── EXTRAIT CHOISI ──
On observe entre Kinshasa et Kampala une sorte de vacillement de la lune de miel qui s’est installée depuis la signature d’accords commerciaux entre les chefs d’Etat des deux pays en mai 2021, suivie en novembre dernier du déclenchement d’opérations militaires mutualisées pour traquer les terroristes ougandais de l’Allied Democratic Forces (ADF) et autres milices nationales qui écument l’Est de la RDC, faisant planer une sérieuse menace pour la paix dans cette frontière commune.
L’idylle entre les deux Etats semble subitement être mise à mal par les rumeurs persistants d’un soutien apporté par l’armée ougandaise à son ‘‘allié naturel’’ rwandais et à ses supplétifs du M23 dans la nuit de dimanche 12 à lundi 13 juin 2022 dans la région de Bunagana. Selon les auteurs de ces assertions, l’UPDF, en contraignant les FARDC à opérer un repli stratégique sur son territoire, lundi 13 juin, aurait permis aux RDF-M23 de prendre possession de la bourgade de Bunagana, un poste frontalier important de la RDC.
Mais curieusement, en dépit des tweets anti-congolais et pro-rwandais attribués au général Muhoozi, fils du président ougandais et commandant des forces terrestres de ce pays, les éléments FARDC repliés en territoire ougandais n’ont pas été désarmés comme il est de coutume en pareilles circonstances. Mieux, les forces loyalistes congolaises se sont vu ouvrir un couloir sécurisé pour rentrer en bon ordre avec armes et munitions dans leur pays.
Certes, côté congolais comme côté ougandais, aucune accusation formelle n’a été enregistrée à ce sujet mise à part la déclaration du speaker de la chambre basse du parlement accusant le général Muhoozi d’avoir poignardé la RDC dans le dos. Ce que ce dernier a catégoriquement démenti.
Officiellement, les deux armées continuent à collaborer à l’éradication des forces négatives un peu plus loin du théâtre de la récente agression rwandaise à Bunagana.
Mercredi 1er juin, les opérations militaires conjointes FARDC – UPDF lancées en novembre 2021 ont été prolongées de 2 mois, et ne devraient plus prendre fin que début août 2022.
Nouvelles opérations conjointes
Dimanche 12 juin, l’UPDF et les FARDC avaient bombardé un nouveau bastion ADF au croisement des rivières Loya et Luna en territoire d’Irumu (Ituri). Ces pilonnages s’inscrivent dans le cadre de la troisième phase des opérations conjointes et visent à empêcher les rebelles ougandais de se réorganiser à partir de nouvelles bases.
───
── DONNÉES FOURNIES ──
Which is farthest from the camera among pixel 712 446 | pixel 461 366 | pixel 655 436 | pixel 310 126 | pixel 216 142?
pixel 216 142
───
EXERCICE ÉCRIT 1:
Reformulez plus brièvement le paragraphe de l’article sur Kinshasa et Kampala qui commence par « L’idylle entre les deux Etats », en conservant ses faits essentiels.
EXERCICE ÉCRIT 2:
Recopiez, dans l’article sur Kinshasa et Kampala, le passage allant de « Officiellement, les deux » à « début août 2022. ».
EXERCICE ÉCRIT 3:
Répondez brièvement à ces questions sur l’article sur Kinshasa et Kampala :
(a) En quel mois et en quelle année les chefs d’État des deux pays ont-ils signé des accords commerciaux ?
(b) De combien de temps les opérations militaires conjointes FARDC – UPDF ont-elles été prolongées le mercredi 1er juin ?
(c) Où l’UPDF et les FARDC ont-elles bombardé un nouveau bastion ADF le dimanche 12 juin ?
Répondez en vous fondant uniquement sur l’article sur Kinshasa et Kampala.

RÉPONSE COMPLÈTE 1:
Des rumeurs persistantes évoquent un soutien de l’armée ougandaise au Rwanda et au M23 dans la nuit du 12 au 13 juin 2022, dans la région de Bunagana. Selon ces affirmations, l’UPDF, en forçant les FARDC à se replier sur son territoire le 13 juin, aurait permis aux RDF-M23 de s’emparer de Bunagana, un poste frontalier important de la RDC.

RÉPONSE COMPLÈTE 2:
Officiellement, les deux armées continuent à collaborer à l’éradication des forces négatives un peu plus loin du théâtre de la récente agression rwandaise à Bunagana.
Mercredi 1er juin, les opérations militaires conjointes FARDC – UPDF lancées en novembre 2021 ont été prolongées de 2 mois, et ne devraient plus prendre fin que début août 2022.

RÉPONSE COMPLÈTE 3:
(a) En mai 2021.
(b) De 2 mois.
(c) Au croisement des rivières Loya et Luna, en territoire d’Irumu (Ituri).